* Problems to solve
1 - Please list each market interest rate named in the passage on bond prices, once apiece.
2 - Extend the passage on bond prices and interest rates beyond its last sentence.

Take this example. Say the U.S. government sells Treasury bonds when prevailing market interest rates are 8%. So, a bond with a face value of $1,000 on issue would pay $80 a year in interest - usually in two half-yearly installments of $40. But if market interest rates were to rise to 10%, then who would want to buy such a bond? So, the market price of the bond would have to fall to a level where that fixed $80 annual payment were the equivalent of a 10% annual yield - in this case, the price would have to fall to $800, so that the annual $80 payment would equal 10% of the purchase price of the bond. (Obviously, this matters only if the holder of the bond wants to sell it in the open market; if he or she wants to keep the bond to maturity, the price fluctuations exist only on paper.) Since bond prices are usually expressed at a percent of face (or "par") value, the price of the bond would be quoted at 80.
Conversely, if market interest rates were to fall to 6%, the price of the bond would rise to $1,333.33 - or 133 11/32 in market jargon. U.S. stock and bond markets don't use decimal pricing. Stock prices are usually quoted in eighths of a point, though sixteenths and even thirty-seconds are used for some low-priced shares; bond prices are usually quoted in thirty-seconds.
Things are actually a bit more complicated than this. A buyer who paid $800 or $1,333 for a bond and held it to maturity would get a return of $1,000 in principal. The buyer who paid a premium would have a capital loss, and the one who bought the bond at a discount from its face value would have a capital gain. So that deviation of market value from face value would have to enter into any calculations of ultimate yield ("yield to maturity," in the jargon). But these simplified examples are enough to illustrate the basic principle of why bond prices move in the opposite direction of interest rates.

(Data items)

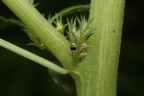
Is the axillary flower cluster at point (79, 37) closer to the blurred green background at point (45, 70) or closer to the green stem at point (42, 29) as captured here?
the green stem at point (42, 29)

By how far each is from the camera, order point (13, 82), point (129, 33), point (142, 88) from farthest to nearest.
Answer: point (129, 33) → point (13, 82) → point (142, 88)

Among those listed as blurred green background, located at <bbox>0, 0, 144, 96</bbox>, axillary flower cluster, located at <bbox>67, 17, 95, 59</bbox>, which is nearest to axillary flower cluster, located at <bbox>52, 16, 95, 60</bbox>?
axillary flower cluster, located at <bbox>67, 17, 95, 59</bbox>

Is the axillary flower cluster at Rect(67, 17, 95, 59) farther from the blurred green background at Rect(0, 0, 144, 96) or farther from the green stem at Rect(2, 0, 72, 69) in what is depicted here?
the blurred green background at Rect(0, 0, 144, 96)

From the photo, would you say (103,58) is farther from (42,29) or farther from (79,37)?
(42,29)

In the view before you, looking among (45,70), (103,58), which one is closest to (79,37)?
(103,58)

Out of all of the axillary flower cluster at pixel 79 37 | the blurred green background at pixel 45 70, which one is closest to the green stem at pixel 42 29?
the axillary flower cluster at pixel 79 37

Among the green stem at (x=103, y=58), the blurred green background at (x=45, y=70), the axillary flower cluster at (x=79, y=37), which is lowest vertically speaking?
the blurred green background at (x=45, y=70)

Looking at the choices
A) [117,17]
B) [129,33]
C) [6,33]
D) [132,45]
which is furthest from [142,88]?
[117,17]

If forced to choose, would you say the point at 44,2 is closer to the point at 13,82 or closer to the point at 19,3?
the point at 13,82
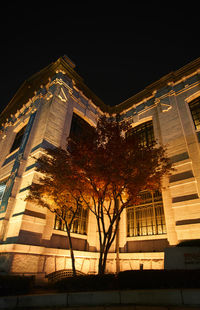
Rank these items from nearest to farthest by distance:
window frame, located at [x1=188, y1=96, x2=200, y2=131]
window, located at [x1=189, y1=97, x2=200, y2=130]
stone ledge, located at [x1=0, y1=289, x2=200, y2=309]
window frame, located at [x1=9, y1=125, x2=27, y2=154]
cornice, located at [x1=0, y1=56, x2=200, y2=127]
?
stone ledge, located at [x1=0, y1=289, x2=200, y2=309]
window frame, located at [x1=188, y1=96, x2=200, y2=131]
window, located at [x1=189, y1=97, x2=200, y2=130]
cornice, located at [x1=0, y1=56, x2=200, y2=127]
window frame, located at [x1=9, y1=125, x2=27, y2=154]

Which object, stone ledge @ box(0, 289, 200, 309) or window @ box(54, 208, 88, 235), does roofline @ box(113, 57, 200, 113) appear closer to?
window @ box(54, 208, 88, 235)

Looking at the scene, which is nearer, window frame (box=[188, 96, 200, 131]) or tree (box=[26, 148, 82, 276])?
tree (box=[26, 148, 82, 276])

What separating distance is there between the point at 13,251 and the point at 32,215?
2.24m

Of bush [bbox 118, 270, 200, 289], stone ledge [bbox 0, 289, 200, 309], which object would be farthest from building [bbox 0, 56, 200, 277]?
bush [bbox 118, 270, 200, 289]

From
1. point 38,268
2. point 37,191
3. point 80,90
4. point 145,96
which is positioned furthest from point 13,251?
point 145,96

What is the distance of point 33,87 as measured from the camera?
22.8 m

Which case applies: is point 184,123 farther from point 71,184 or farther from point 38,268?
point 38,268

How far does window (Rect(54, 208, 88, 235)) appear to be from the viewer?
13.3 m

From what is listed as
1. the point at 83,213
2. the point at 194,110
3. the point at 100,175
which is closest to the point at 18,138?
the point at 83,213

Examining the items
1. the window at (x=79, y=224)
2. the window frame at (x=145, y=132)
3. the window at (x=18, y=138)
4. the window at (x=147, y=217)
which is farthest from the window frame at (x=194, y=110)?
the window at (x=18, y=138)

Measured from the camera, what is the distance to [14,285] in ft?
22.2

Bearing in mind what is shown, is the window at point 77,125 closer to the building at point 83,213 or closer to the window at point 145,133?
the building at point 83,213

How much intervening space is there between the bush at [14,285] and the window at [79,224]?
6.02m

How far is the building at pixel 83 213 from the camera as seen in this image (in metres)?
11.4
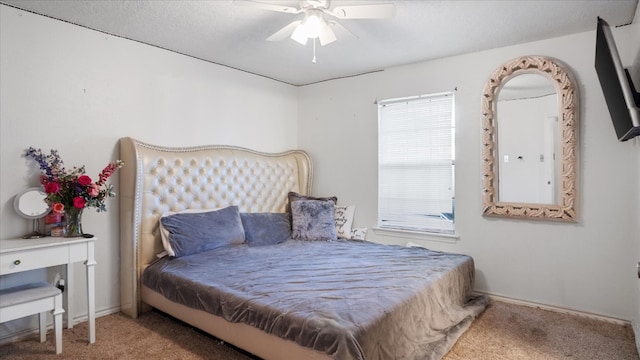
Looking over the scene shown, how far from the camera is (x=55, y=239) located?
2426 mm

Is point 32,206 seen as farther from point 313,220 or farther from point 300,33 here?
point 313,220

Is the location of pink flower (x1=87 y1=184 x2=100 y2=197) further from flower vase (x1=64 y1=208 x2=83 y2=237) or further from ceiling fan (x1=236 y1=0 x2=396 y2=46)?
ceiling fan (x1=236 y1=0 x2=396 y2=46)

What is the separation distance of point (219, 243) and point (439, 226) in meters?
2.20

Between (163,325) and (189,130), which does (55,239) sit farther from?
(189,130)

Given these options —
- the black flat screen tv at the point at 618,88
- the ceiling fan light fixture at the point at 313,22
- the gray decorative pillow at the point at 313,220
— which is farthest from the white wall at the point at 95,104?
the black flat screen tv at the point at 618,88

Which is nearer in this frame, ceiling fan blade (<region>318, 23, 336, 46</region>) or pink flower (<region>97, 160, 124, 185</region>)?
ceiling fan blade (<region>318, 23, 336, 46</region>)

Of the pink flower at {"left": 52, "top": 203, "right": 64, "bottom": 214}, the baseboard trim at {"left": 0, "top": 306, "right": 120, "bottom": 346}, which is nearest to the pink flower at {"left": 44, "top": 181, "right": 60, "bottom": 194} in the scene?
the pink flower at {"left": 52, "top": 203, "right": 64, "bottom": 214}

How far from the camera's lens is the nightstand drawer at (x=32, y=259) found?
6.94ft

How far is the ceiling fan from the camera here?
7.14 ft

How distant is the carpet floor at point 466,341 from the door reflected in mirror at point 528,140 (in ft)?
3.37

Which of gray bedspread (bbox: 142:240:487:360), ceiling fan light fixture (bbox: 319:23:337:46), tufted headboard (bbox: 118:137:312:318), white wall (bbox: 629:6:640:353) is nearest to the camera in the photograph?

* * *

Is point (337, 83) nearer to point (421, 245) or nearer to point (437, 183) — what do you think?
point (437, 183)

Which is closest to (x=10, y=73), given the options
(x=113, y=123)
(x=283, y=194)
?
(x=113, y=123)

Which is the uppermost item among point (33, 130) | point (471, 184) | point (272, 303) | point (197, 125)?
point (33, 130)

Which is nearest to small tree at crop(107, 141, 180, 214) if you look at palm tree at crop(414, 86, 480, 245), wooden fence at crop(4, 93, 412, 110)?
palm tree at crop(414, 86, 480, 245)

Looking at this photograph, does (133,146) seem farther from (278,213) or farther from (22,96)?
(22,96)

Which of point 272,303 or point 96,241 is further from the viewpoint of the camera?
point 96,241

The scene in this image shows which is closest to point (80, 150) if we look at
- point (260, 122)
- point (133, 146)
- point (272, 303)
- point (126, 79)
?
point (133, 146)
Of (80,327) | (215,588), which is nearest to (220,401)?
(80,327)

---

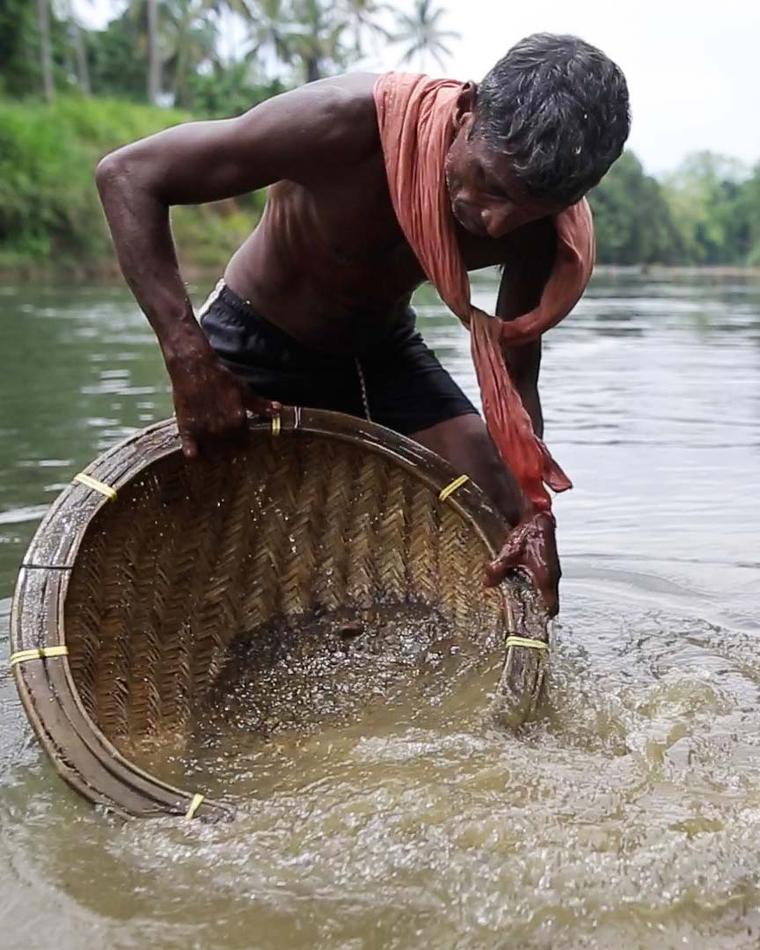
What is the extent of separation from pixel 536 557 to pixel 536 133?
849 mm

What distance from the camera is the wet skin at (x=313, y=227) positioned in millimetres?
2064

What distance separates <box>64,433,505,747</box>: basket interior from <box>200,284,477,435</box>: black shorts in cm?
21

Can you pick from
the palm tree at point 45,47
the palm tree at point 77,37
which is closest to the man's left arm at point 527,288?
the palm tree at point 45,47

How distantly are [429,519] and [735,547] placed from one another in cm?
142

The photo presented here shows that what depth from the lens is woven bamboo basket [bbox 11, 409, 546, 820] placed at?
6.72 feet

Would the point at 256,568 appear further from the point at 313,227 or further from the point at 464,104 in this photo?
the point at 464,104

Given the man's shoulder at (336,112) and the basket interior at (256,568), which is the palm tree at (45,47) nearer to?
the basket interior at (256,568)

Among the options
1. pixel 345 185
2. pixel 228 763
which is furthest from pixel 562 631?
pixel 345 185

* Responses for each task
1 - 8%, 10%, 6%

2 -
When combined, price changes and interest payments are referred to as total return. Someone who bought a bond when interest rates were 8% and held it for a year as they fell to 6% would get not only the 8% interest yield, but a 33% capital gain, for a total return of 41% - not bad for a year's "work." But someone who bought a bond at 6% and held it as rates rose to 8% would suffer a sharp capital loss. Since interest rates rose for most of the period from the early 1950s through the early 1970s, the capital losses far outweighed the interest payments - and that's before adjusting for the corrosive effects of inflation. It's no wonder that rentiers, poor dears, christened bonds "certificates of confiscation" in the late 1970s. But since rates peaked in the early 1980s, bondholders have done marvelously well, enjoying one of the greatest long-term bull markets in the modern history of credit.
Most bond market players do not hold bonds to maturity; in fact, the average holding period of a thirty-year U.S. Treasury bond is only about thirty days. Most bond traders are trying to make money on changes in bond prices; they like the interest payments, of course, but what they're really after is the speculative changes in prices. Despite the stodgy reputation of bond markets, a holdover from the old days when they really were sleepy, they're now among the most vigorous speculative markets in the world.